_提示文_
• • • • •
5/31のシベリウスの交響詩「フィンランディア」は、10分足らずの曲で、知っているかなと思っていたが、あっさり終わってしまう。ドボルザークの「新世界から」は耳慣れているというものの、聞き覚えがあるのは、1楽章と最終楽章で、途中は退屈である。エルガーのチェロ協奏曲は、チェロの響きが素晴らしかった。どの曲も、始まりと終楽章だけが耳に残り、クライマックスで盛り上がって観客の拍手大喝さいとなる。

6/14のウェーベルン「夏風の中で」、シェーンベルク「交響詩ペレアスとメリザンド」は、今となっては印象がなにも残っていない。ダン・タイ・ソンがピアノを弾いたモーツアルト「ピアノ協奏曲12番」で観客は大喝さいしていたが、親爺には、ダン・タイ・ソンってこんなものなの?という感じで、拍子抜けである。

7/3の弦楽3重奏による「ゴルトベルク変奏曲」は、80分かけて楽譜どおりの繰り返し(反復)をしているのだろう、グールドは反復を大胆に省略し、旧録、新録とも40分程度で弾いており、旧録は疾走しながら、新録は瞑想、祈るように弾くのだが、ダラダラ繰り返すことなく、凝集されている。

おしまい

『アイスランドのグレン・グールド』 ヴィキングル・オラフソン「ゴルトベルク変奏曲」リサイタル

(2023/12/6 一部修正しました。)

2023年12月3日、サントリーホールでヴィキングル・オラフソンのゴルトベルク変奏曲のリサイタルへ行ってきました。ネットで調べると、オラフソンは、1984年アイスランド生まれで、2008年にジュリアード音楽院を卒業しているそうです。

なかなか良いリサイタルでしたが、親爺は、グールドおたく、グールド推しなので、グールドファンでない人には申し訳ない内容になるとおもいます。天才と比べてどうするんだ、という批判はあるでしょうが感じたことを忖度なしに書いてみたいと思います。

やはり一番は、何と言っても演奏時間がとても長い、長すぎる点です。グールドはゴルトベルグ変奏曲をデビュー時と、亡くなる直前の2回録音をしています。ビートを効かし、みずみずしい演奏をした1回目が38分で、観念的で沈思するように弾いた2回目が51分でした。これに対して、オラフソンは(CDによると)反復を楽譜どおりにして74分かかって弾いていました。1 演奏会場のロビーには、「演奏時間約80分。途中休憩なし。」と掲示されていました。これだけ差があるのは、グールドは、1回目の録音では全曲で反復をしていませんし、2回目の録音では30曲ある変奏曲中の13曲の前半だけを反復しているにすぎないからです。このため、グールドの演奏を聴き慣れた耳には、「何度もリピートしないで!次へ行って。」と思います。
• • • • •
_抽出データ_

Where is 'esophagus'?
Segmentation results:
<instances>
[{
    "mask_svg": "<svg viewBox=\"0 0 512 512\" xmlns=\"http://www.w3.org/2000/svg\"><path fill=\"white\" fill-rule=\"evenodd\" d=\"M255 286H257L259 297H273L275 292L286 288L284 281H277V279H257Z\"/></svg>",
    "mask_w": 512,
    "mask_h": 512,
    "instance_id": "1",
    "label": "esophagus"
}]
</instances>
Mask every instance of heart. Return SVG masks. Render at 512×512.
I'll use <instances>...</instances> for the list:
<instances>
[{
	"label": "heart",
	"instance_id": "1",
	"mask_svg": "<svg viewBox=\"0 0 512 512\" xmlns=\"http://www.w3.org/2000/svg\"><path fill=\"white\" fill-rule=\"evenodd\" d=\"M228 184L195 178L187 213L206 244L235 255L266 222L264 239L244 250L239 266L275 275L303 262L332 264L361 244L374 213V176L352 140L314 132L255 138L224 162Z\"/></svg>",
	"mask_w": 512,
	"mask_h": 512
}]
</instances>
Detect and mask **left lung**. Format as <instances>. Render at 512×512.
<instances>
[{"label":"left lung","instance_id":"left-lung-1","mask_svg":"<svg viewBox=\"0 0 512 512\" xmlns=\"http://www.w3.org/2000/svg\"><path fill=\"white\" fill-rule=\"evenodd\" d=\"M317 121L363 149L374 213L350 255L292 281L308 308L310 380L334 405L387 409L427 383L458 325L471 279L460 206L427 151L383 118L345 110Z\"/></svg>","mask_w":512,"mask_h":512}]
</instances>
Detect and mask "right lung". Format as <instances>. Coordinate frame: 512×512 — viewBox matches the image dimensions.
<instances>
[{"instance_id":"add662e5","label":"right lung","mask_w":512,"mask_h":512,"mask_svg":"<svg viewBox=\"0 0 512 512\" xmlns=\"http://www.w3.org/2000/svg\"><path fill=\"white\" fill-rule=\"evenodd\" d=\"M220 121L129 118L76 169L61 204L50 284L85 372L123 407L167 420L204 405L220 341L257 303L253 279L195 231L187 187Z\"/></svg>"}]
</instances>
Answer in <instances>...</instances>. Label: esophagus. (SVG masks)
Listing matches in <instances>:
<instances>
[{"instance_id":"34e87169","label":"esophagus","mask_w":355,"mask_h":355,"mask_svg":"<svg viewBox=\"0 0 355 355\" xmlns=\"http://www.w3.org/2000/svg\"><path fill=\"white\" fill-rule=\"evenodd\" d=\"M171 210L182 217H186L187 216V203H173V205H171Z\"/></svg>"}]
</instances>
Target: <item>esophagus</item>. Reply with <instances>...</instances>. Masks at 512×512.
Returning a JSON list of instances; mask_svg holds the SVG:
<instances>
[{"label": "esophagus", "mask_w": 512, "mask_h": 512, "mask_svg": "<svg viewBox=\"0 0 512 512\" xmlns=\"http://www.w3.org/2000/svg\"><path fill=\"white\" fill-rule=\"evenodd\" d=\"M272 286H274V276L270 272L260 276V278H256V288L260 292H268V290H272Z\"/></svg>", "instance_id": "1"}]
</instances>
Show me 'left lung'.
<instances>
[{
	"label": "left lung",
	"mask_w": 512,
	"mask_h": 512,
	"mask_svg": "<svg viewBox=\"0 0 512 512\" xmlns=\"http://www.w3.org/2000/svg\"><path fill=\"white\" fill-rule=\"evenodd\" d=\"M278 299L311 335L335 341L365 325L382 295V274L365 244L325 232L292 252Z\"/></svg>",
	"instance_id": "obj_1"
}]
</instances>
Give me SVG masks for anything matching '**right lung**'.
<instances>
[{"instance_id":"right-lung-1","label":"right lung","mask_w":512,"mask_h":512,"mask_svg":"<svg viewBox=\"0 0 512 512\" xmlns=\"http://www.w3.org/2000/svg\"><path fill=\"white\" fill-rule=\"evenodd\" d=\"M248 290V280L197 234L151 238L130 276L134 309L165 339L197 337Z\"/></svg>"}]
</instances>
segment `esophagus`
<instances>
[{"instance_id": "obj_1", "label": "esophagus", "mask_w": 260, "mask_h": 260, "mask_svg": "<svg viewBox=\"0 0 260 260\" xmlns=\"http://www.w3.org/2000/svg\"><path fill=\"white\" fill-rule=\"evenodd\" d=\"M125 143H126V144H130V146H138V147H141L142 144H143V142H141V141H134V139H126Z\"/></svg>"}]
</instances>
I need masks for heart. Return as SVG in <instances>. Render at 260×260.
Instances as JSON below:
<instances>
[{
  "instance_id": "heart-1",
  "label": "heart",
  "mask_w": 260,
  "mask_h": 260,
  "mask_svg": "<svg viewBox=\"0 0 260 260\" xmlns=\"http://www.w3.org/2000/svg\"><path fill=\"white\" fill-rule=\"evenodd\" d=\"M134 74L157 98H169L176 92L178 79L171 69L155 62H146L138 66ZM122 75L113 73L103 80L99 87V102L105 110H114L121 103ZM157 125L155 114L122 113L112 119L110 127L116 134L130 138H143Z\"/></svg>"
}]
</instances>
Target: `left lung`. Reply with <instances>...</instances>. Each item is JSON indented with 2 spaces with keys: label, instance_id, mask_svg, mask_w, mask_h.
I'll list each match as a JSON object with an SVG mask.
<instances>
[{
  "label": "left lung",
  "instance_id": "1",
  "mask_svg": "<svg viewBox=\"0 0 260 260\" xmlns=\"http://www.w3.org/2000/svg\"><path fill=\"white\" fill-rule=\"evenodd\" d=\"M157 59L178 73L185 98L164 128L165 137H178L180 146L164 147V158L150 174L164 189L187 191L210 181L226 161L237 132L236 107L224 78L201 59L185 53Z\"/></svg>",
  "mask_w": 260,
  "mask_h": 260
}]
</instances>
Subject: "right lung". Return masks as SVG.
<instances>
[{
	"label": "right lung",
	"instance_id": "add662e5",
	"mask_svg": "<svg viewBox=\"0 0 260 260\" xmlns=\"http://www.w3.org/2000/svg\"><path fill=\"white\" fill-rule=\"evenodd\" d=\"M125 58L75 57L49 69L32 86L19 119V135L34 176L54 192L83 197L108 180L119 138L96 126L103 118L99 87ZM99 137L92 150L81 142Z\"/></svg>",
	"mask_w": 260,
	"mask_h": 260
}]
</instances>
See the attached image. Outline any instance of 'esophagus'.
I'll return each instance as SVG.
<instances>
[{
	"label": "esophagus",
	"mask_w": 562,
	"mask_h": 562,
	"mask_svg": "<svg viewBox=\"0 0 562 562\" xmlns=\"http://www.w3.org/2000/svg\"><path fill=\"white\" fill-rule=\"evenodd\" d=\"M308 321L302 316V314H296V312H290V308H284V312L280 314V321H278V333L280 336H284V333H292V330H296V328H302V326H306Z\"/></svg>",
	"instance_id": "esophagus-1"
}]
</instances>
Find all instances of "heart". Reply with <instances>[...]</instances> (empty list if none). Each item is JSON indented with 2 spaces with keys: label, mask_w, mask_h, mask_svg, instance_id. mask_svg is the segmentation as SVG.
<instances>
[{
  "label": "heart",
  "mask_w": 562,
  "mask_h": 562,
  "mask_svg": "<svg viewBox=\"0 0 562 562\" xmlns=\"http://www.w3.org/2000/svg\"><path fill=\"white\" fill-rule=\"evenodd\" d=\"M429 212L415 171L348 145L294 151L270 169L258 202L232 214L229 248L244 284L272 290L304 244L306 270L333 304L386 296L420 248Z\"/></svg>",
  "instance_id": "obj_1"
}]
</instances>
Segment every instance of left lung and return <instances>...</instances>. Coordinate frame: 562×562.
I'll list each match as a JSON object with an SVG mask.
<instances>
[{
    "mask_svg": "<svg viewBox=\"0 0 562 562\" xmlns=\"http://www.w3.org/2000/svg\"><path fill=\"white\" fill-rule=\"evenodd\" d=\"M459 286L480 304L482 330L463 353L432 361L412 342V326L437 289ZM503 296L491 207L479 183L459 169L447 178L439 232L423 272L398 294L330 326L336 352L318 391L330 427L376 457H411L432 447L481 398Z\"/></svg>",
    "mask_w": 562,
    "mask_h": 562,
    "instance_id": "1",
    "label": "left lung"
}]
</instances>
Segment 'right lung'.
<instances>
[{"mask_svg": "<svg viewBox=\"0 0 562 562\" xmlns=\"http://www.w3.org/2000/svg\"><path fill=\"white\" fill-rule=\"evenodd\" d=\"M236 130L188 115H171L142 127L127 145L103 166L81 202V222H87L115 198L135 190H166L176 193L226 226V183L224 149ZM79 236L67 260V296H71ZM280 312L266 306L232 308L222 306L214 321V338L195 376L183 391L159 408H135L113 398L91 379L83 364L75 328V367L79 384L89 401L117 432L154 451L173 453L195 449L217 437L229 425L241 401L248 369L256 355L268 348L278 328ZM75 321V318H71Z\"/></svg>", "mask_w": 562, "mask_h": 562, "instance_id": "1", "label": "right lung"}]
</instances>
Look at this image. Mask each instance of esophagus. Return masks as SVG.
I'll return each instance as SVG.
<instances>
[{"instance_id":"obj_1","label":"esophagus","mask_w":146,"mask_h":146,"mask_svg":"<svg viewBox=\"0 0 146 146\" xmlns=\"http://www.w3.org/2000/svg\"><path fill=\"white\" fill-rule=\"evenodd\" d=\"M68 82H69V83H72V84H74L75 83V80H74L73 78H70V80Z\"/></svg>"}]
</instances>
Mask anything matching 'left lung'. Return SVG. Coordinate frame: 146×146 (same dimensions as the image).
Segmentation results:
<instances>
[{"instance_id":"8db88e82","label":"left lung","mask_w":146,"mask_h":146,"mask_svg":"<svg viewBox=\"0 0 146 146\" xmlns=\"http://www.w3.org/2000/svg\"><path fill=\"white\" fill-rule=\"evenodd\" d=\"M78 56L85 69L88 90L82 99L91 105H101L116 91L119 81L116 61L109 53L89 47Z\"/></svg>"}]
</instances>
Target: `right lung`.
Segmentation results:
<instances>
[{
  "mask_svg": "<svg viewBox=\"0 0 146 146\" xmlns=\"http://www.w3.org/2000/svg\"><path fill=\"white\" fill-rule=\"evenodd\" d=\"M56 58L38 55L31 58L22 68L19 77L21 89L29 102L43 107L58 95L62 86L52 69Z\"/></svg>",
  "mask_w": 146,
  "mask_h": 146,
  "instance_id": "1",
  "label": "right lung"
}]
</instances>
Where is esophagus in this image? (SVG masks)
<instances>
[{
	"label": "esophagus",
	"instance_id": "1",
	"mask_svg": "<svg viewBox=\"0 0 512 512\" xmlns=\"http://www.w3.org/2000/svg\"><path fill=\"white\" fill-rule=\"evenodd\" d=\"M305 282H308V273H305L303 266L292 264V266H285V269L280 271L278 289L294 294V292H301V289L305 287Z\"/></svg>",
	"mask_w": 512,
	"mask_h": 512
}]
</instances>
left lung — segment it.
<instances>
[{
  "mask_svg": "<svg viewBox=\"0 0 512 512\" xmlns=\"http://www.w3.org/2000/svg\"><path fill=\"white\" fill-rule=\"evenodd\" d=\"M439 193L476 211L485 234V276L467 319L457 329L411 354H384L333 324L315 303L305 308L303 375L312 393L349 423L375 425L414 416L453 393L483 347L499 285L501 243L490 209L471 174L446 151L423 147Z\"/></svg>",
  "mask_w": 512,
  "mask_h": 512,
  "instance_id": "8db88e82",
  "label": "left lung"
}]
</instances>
• • • • •
_課題の目的_
提示文のうち「6/14のウェーベルン「夏風」から「しに書いてみたいと思います。」までの箇所を、一字一句違えずに書き出してください。 上記のエントリーは使用する必要がありません。

_記述解答_
6/14のウェーベルン「夏風の中で」、シェーンベルク「交響詩ペレアスとメリザンド」は、今となっては印象がなにも残っていない。ダン・タイ・ソンがピアノを弾いたモーツアルト「ピアノ協奏曲12番」で観客は大喝さいしていたが、親爺には、ダン・タイ・ソンってこんなものなの?という感じで、拍子抜けである。

7/3の弦楽3重奏による「ゴルトベルク変奏曲」は、80分かけて楽譜どおりの繰り返し(反復)をしているのだろう、グールドは反復を大胆に省略し、旧録、新録とも40分程度で弾いており、旧録は疾走しながら、新録は瞑想、祈るように弾くのだが、ダラダラ繰り返すことなく、凝集されている。

おしまい

『アイスランドのグレン・グールド』 ヴィキングル・オラフソン「ゴルトベルク変奏曲」リサイタル

(2023/12/6 一部修正しました。)

2023年12月3日、サントリーホールでヴィキングル・オラフソンのゴルトベルク変奏曲のリサイタルへ行ってきました。ネットで調べると、オラフソンは、1984年アイスランド生まれで、2008年にジュリアード音楽院を卒業しているそうです。

なかなか良いリサイタルでしたが、親爺は、グールドおたく、グールド推しなので、グールドファンでない人には申し訳ない内容になるとおもいます。天才と比べてどうするんだ、という批判はあるでしょうが感じたことを忖度なしに書いてみたいと思います。